### Task prompt
Only the lines from the one with "Moving vote fraction: 65%." through the last line of the material below belong in the answer, copied exactly and without pictures.

============================================================

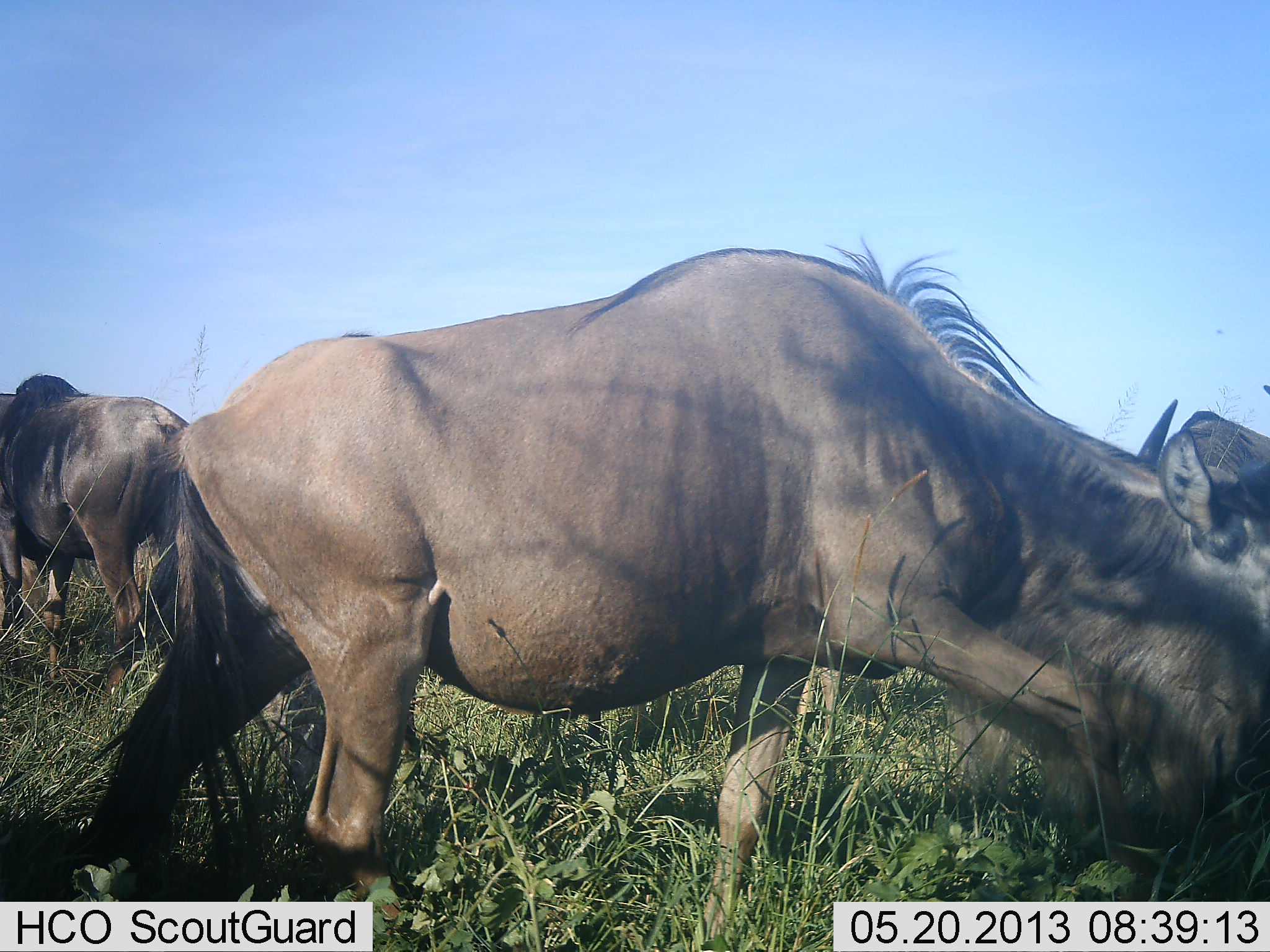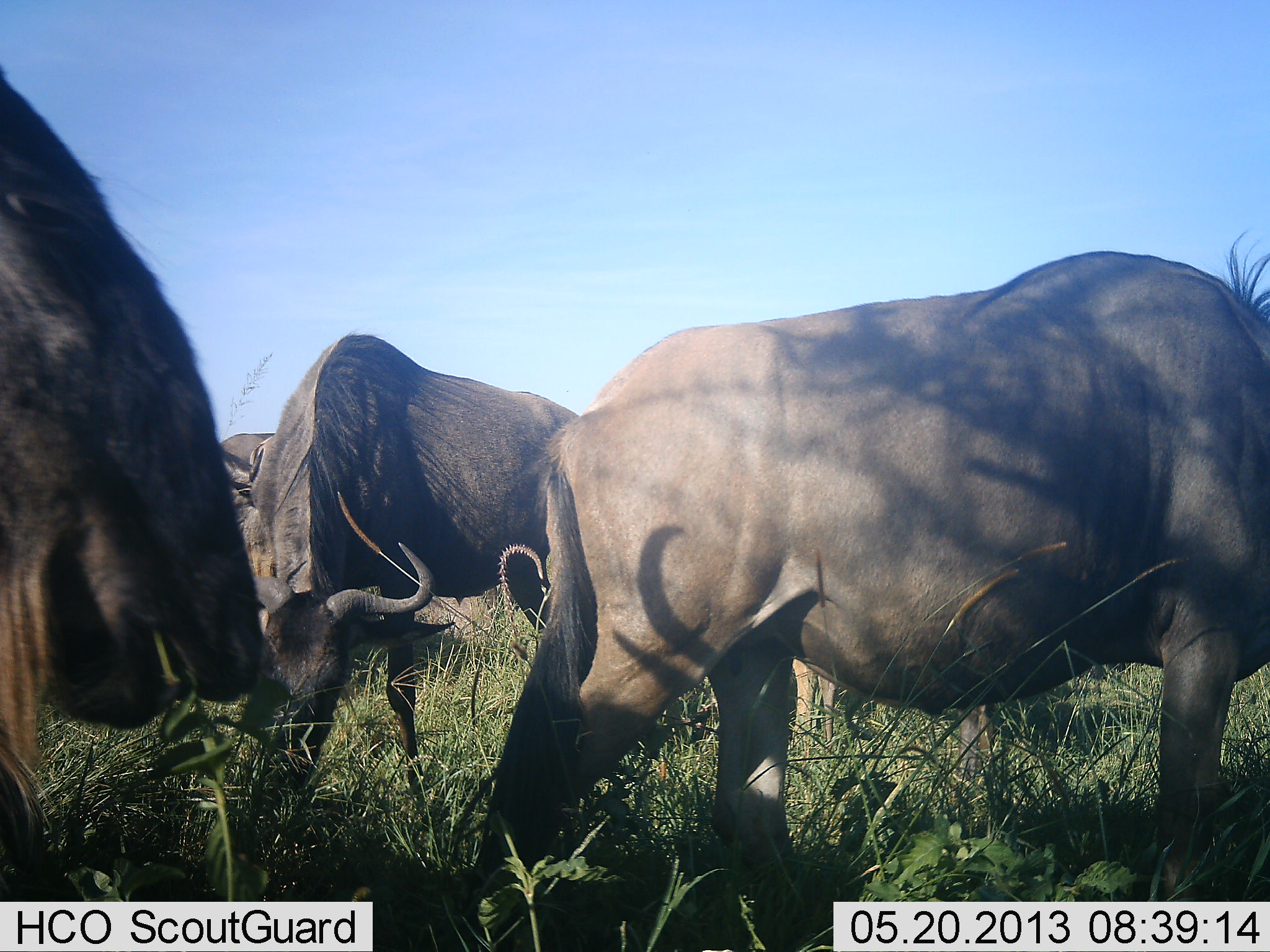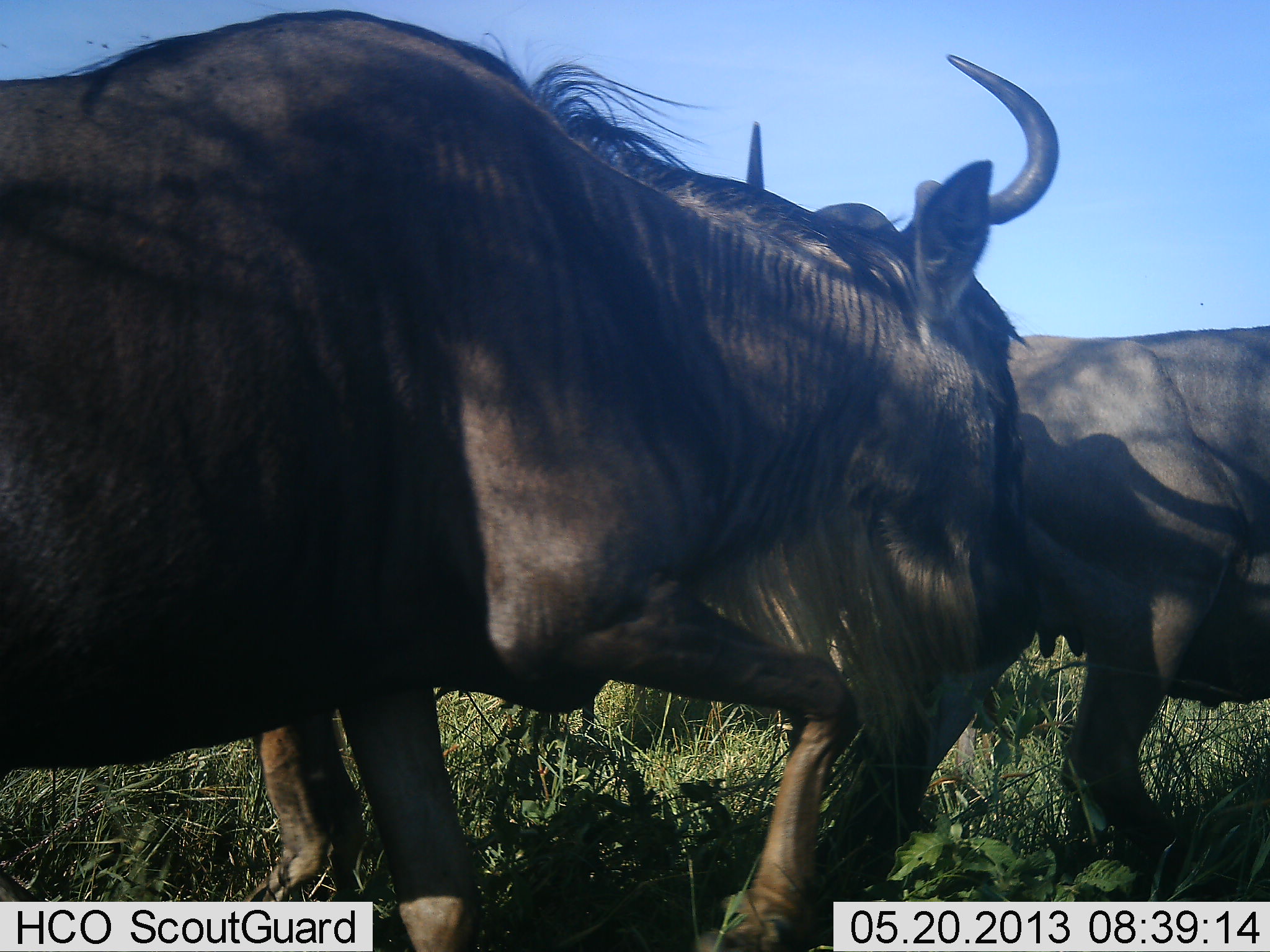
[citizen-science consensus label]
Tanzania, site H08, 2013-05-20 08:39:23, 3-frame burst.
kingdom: Animalia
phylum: Chordata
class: Mammalia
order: Artiodactyla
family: Bovidae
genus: Connochaetes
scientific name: Connochaetes taurinus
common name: blue wildebeest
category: wildebeest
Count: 4.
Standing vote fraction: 12%.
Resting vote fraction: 0%.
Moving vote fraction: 65%.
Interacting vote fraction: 0%.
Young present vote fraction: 0%.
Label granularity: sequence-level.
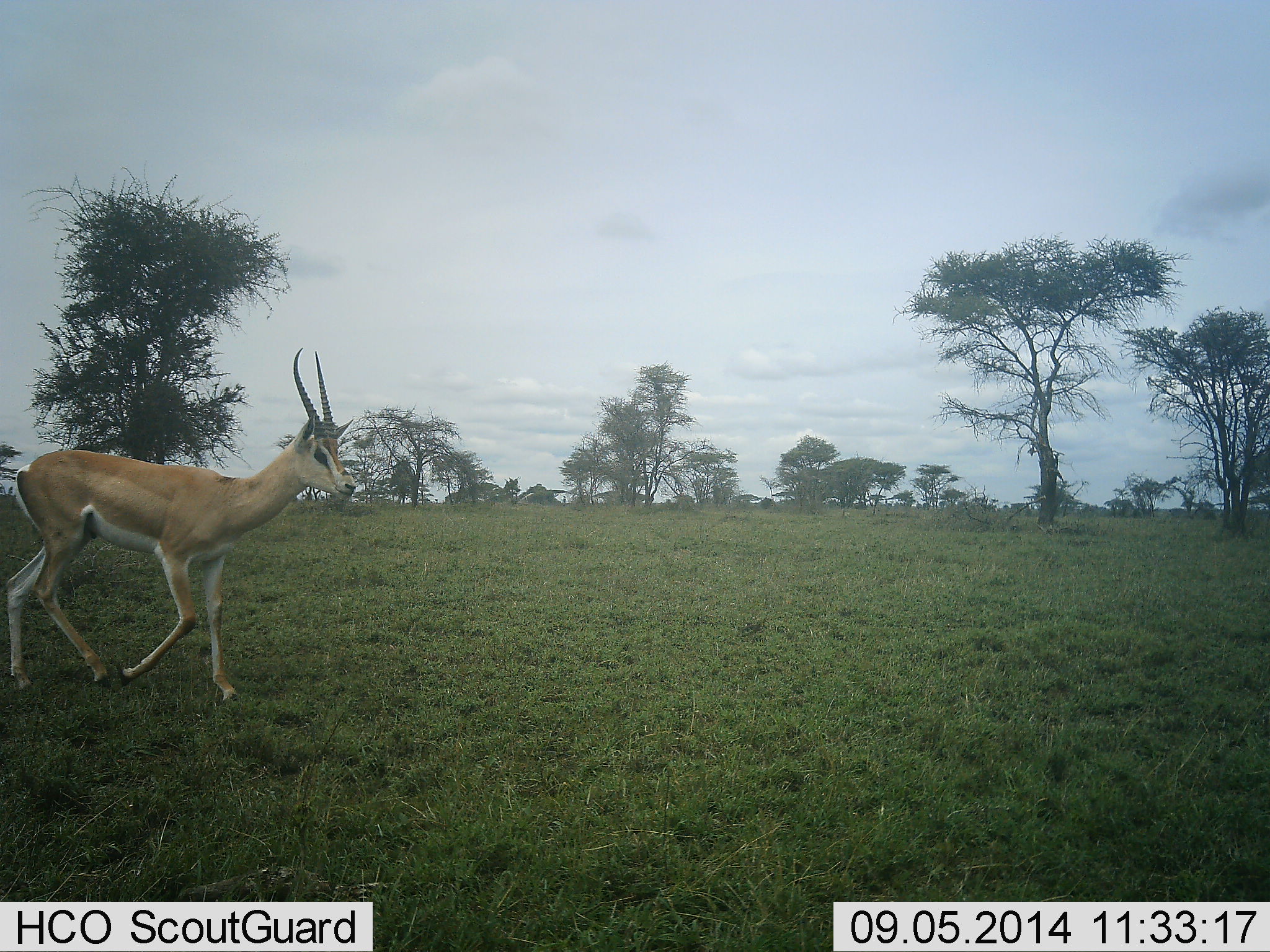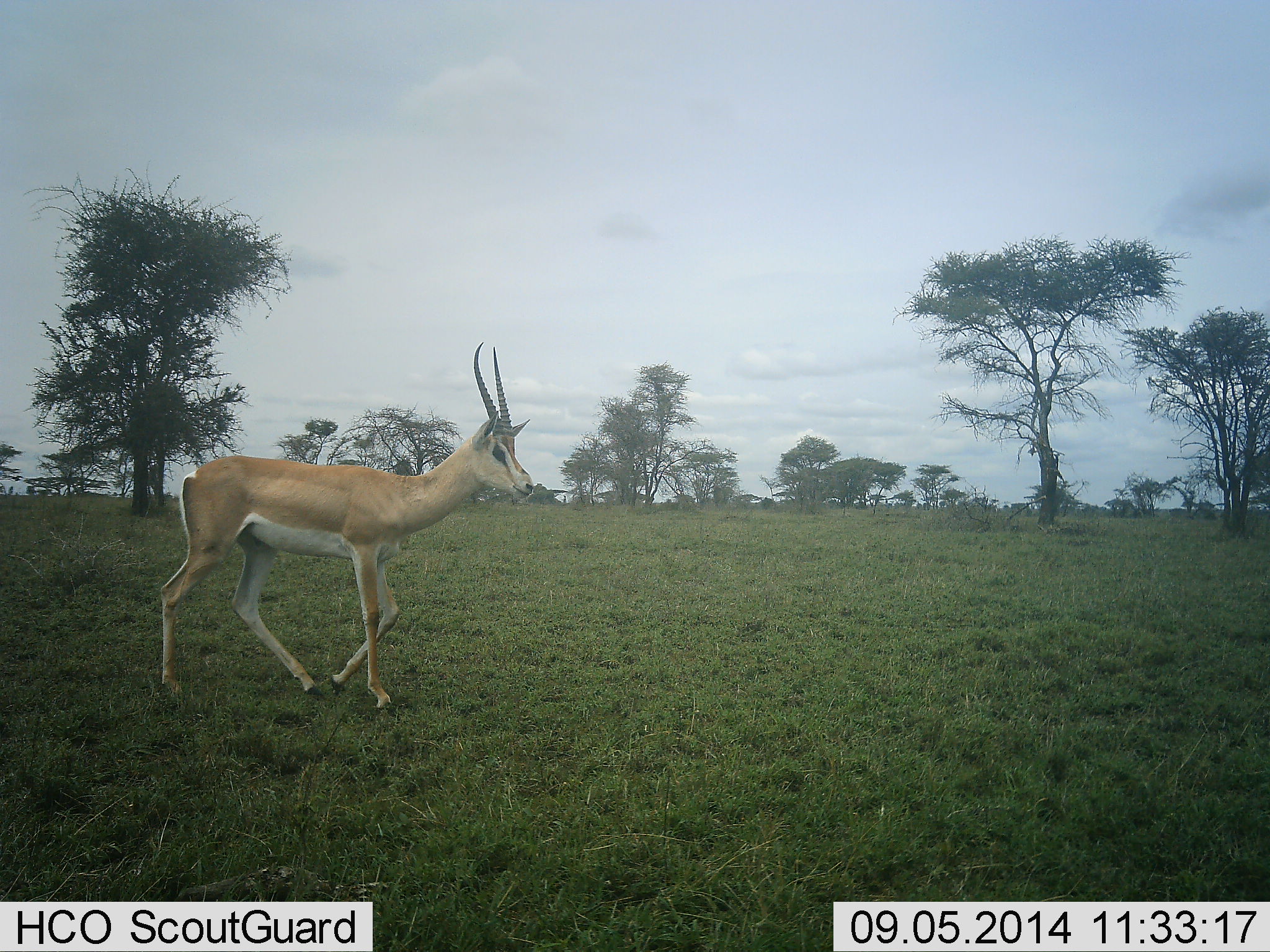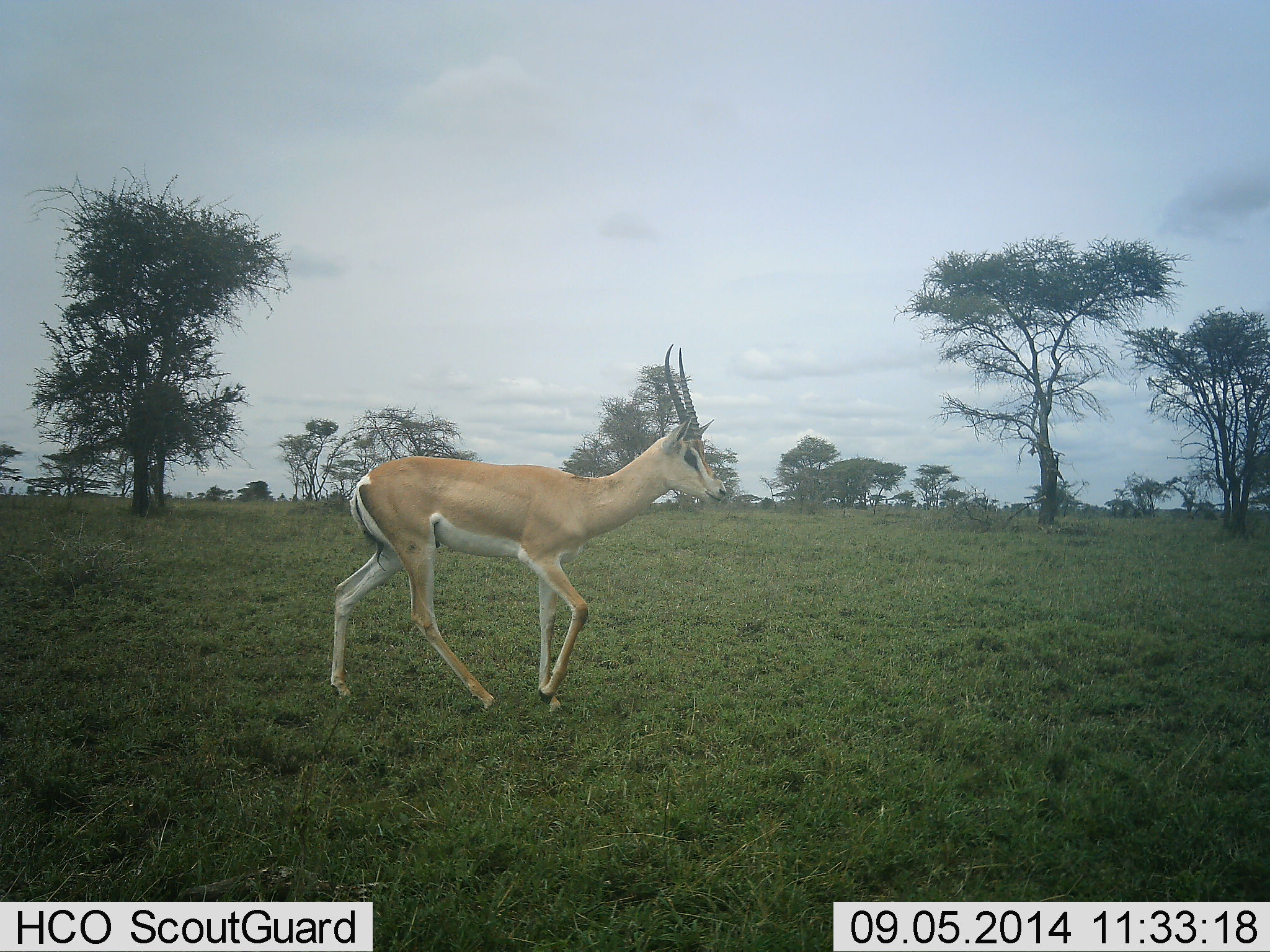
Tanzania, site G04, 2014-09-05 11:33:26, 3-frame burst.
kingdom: Animalia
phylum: Chordata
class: Mammalia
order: Artiodactyla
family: Bovidae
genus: Nanger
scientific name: Nanger granti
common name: grant's gazelle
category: gazellegrants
Gazellegrants (grant's gazelle) (Nanger granti), count 1. Behavior (volunteer vote fractions): standing 0%, resting 0%, moving 100%, interacting 0%. Young present (vote fraction): 0%. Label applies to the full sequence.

============================================================

### Worked solution
Moving vote fraction: 65%.
Interacting vote fraction: 0%.
Young present vote fraction: 0%.
Label granularity: sequence-level.
Tanzania, site G04, 2014-09-05 11:33:26, 3-frame burst.
kingdom: Animalia
phylum: Chordata
class: Mammalia
order: Artiodactyla
family: Bovidae
genus: Nanger
scientific name: Nanger granti
common name: grant's gazelle
category: gazellegrants
Gazellegrants (grant's gazelle) (Nanger granti), count 1. Behavior (volunteer vote fractions): standing 0%, resting 0%, moving 100%, interacting 0%. Young present (vote fraction): 0%. Label applies to the full sequence.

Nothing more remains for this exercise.